Global bifurcations close to symmetry

TL;DR

This paper investigates the complex dynamics near heteroclinic cycles in symmetric differential equations on the 3-sphere, revealing how symmetry breaking leads to intricate bifurcations, tangencies, and the emergence of attracting periodic solutions.

Contribution

It provides a detailed analysis of heteroclinic bifurcations near symmetry, including the coexistence of tangencies, hyperbolic sets, and the destruction of horseshoes as symmetry is broken.

Findings

Existence of n-pulse heteroclinic tangencies.

Coexistence of tangencies with hyperbolic dynamics.
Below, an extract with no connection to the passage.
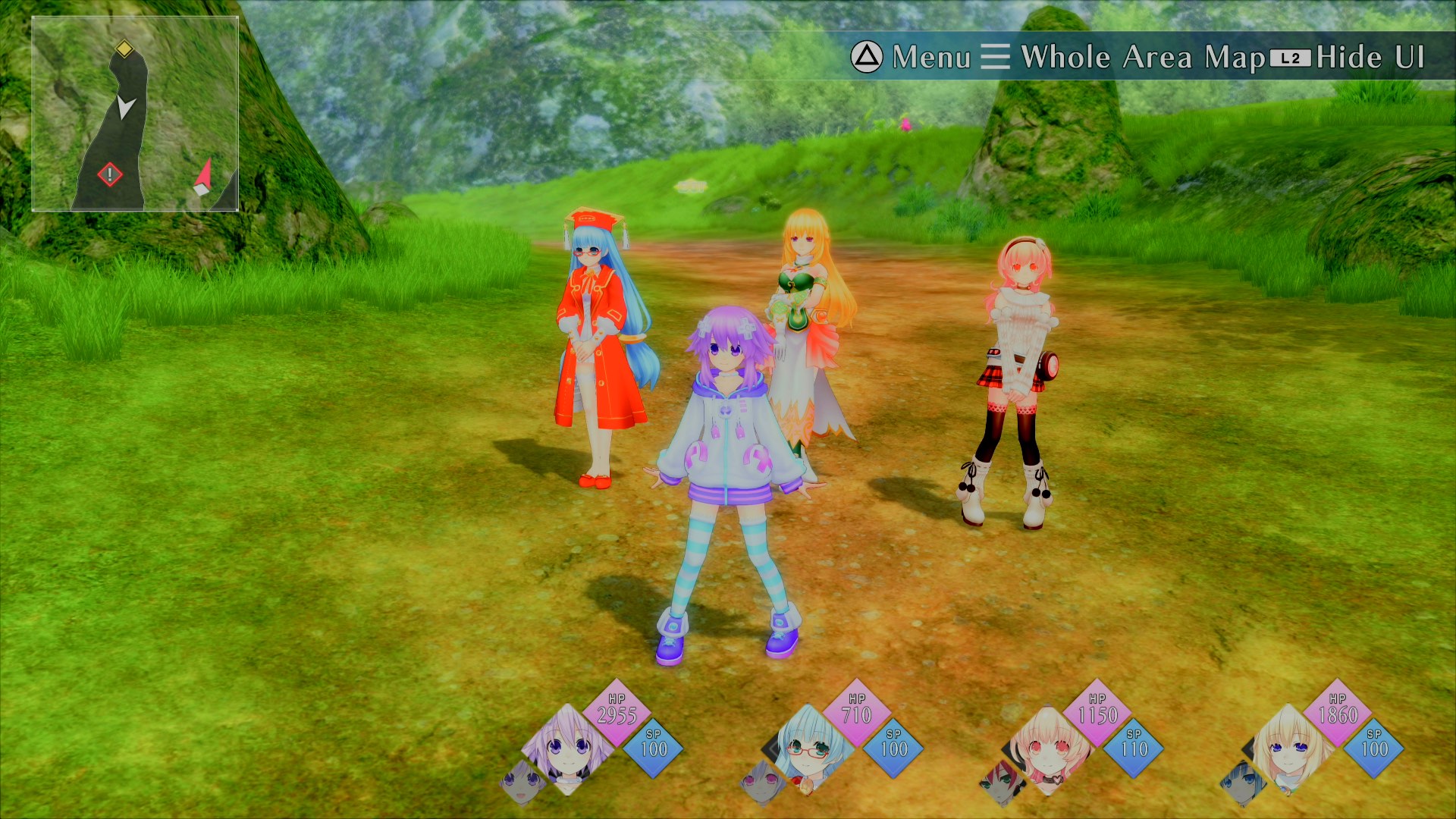 neptunia reverse fishing rods neptunia reverse fishing rods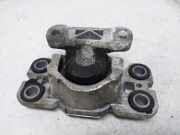 Getriebestütze Volvo XC60 I (156) 8G9N7M121BA0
Destruction of horseshoes leading to attracting periodic solutions.

Abstract

Heteroclinic cycles involving two saddle-foci, where the saddle-foci share both invariant manifolds, occur persistently in some symmetric differential equations on the 3-dimensional sphere. We analyse the dynamics around this type of cycle in the case when trajectories near the two equilibria turn in the same direction around a 1-dimensional connection - the saddle-foci have the same chirality. When part of the symmetry is broken, the 2-dimensional invariant manifolds intersect transversely creating a heteroclinic network of Bykov cycles. We show that the proximity of symmetry creates heteroclinic tangencies that coexist with hyperbolic dynamics. There are n-pulse heteroclinic tangencies - trajectories that follow the original cycle n times around before they arrive at the other node. Each n-pulse heteroclinic tangency is accumulated by a sequence of (n+1)-pulse ones. This coexists with the suspension of horseshoes defined on an infinite set of disjoint strips, where the first return map is hyperbolic. We also show how, as the system approaches full symmetry, the suspended horseshoes are destroyed, creating regions with infinitely many attracting periodic solutions.